EXERCISE AIM – Rewrite the data from the start up to and including the line with "eruption: (439, 164, 491, 219)", changing every "north up" to "north at top" and leaving all else unchanged.
_ _ _ _ _
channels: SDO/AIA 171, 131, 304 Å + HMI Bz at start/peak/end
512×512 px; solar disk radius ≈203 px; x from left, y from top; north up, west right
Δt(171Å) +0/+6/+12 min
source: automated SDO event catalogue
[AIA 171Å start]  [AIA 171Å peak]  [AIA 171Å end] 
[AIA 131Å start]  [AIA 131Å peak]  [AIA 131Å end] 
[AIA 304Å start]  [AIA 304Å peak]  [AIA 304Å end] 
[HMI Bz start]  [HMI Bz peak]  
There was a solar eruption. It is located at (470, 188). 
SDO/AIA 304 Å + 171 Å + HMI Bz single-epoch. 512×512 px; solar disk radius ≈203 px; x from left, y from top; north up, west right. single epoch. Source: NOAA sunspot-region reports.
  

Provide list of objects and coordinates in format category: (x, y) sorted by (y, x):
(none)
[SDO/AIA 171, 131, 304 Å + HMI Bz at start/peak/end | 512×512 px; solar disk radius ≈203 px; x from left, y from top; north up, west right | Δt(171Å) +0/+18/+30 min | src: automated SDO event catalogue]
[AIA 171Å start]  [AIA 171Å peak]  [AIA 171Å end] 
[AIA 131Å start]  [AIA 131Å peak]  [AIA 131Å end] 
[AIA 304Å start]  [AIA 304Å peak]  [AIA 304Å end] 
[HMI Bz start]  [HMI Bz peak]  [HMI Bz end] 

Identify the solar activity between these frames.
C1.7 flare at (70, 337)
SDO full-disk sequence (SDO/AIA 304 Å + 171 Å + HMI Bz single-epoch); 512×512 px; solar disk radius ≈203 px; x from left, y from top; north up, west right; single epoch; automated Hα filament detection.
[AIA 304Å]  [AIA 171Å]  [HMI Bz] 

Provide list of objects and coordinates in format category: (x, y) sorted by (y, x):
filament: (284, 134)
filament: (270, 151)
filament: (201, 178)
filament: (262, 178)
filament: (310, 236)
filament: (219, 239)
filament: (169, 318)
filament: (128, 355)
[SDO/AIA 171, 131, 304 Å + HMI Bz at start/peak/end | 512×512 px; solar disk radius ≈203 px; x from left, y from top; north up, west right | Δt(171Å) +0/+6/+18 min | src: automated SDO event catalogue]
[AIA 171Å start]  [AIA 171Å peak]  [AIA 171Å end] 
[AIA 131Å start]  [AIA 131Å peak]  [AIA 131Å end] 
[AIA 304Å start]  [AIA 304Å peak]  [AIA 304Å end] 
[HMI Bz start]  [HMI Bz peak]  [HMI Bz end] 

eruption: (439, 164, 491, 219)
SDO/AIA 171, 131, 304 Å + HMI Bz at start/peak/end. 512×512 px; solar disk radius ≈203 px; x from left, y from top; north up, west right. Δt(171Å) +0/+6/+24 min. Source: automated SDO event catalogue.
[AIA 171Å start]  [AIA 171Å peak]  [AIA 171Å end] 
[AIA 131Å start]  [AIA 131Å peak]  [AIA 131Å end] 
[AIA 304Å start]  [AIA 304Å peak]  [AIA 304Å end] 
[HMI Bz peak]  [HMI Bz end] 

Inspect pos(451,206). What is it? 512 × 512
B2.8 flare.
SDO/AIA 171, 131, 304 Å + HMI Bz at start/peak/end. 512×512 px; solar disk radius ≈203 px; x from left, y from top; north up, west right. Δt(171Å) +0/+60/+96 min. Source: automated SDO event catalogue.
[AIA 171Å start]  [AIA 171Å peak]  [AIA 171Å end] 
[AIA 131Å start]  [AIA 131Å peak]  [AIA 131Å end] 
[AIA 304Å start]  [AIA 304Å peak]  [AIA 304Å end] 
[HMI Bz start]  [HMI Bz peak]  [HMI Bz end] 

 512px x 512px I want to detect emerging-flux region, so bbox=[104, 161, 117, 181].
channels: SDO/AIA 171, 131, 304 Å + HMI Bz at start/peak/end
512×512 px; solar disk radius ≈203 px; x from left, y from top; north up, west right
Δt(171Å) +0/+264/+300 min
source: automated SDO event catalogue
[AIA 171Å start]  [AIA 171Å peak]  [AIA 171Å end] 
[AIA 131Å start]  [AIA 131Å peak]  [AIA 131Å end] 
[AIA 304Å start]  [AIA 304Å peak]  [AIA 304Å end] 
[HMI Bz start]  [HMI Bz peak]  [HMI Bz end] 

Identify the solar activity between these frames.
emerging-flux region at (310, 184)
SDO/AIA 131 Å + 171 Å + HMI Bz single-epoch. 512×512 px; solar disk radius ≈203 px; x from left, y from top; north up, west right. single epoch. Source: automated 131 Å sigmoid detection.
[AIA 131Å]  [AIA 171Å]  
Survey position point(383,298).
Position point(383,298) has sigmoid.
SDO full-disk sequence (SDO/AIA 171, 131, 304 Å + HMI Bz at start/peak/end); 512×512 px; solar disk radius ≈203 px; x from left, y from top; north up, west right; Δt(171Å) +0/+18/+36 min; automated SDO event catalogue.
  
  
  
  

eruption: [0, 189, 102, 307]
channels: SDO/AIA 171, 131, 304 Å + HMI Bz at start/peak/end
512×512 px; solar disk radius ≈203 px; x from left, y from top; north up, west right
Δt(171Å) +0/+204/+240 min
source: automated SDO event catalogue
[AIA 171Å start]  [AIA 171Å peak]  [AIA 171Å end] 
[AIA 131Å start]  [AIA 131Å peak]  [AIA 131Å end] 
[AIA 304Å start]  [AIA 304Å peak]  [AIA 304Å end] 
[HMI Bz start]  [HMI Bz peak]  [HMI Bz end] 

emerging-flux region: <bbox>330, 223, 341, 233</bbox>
_ _ _ _ _
TASK ANSWER –
channels: SDO/AIA 171, 131, 304 Å + HMI Bz at start/peak/end
512×512 px; solar disk radius ≈203 px; x from left, y from top; north at top, west right
Δt(171Å) +0/+6/+12 min
source: automated SDO event catalogue
[AIA 171Å start]  [AIA 171Å peak]  [AIA 171Å end] 
[AIA 131Å start]  [AIA 131Å peak]  [AIA 131Å end] 
[AIA 304Å start]  [AIA 304Å peak]  [AIA 304Å end] 
[HMI Bz start]  [HMI Bz peak]  
There was a solar eruption. It is located at (470, 188). 
SDO/AIA 304 Å + 171 Å + HMI Bz single-epoch. 512×512 px; solar disk radius ≈203 px; x from left, y from top; north at top, west right. single epoch. Source: NOAA sunspot-region reports.
  

Provide list of objects and coordinates in format category: (x, y) sorted by (y, x):
(none)
[SDO/AIA 171, 131, 304 Å + HMI Bz at start/peak/end | 512×512 px; solar disk radius ≈203 px; x from left, y from top; north at top, west right | Δt(171Å) +0/+18/+30 min | src: automated SDO event catalogue]
[AIA 171Å start]  [AIA 171Å peak]  [AIA 171Å end] 
[AIA 131Å start]  [AIA 131Å peak]  [AIA 131Å end] 
[AIA 304Å start]  [AIA 304Å peak]  [AIA 304Å end] 
[HMI Bz start]  [HMI Bz peak]  [HMI Bz end] 

Identify the solar activity between these frames.
C1.7 flare at (70, 337)
SDO full-disk sequence (SDO/AIA 304 Å + 171 Å + HMI Bz single-epoch); 512×512 px; solar disk radius ≈203 px; x from left, y from top; north at top, west right; single epoch; automated Hα filament detection.
[AIA 304Å]  [AIA 171Å]  [HMI Bz] 

Provide list of objects and coordinates in format category: (x, y) sorted by (y, x):
filament: (284, 134)
filament: (270, 151)
filament: (201, 178)
filament: (262, 178)
filament: (310, 236)
filament: (219, 239)
filament: (169, 318)
filament: (128, 355)
[SDO/AIA 171, 131, 304 Å + HMI Bz at start/peak/end | 512×512 px; solar disk radius ≈203 px; x from left, y from top; north at top, west right | Δt(171Å) +0/+6/+18 min | src: automated SDO event catalogue]
[AIA 171Å start]  [AIA 171Å peak]  [AIA 171Å end] 
[AIA 131Å start]  [AIA 131Å peak]  [AIA 131Å end] 
[AIA 304Å start]  [AIA 304Å peak]  [AIA 304Å end] 
[HMI Bz start]  [HMI Bz peak]  [HMI Bz end] 

eruption: (439, 164, 491, 219)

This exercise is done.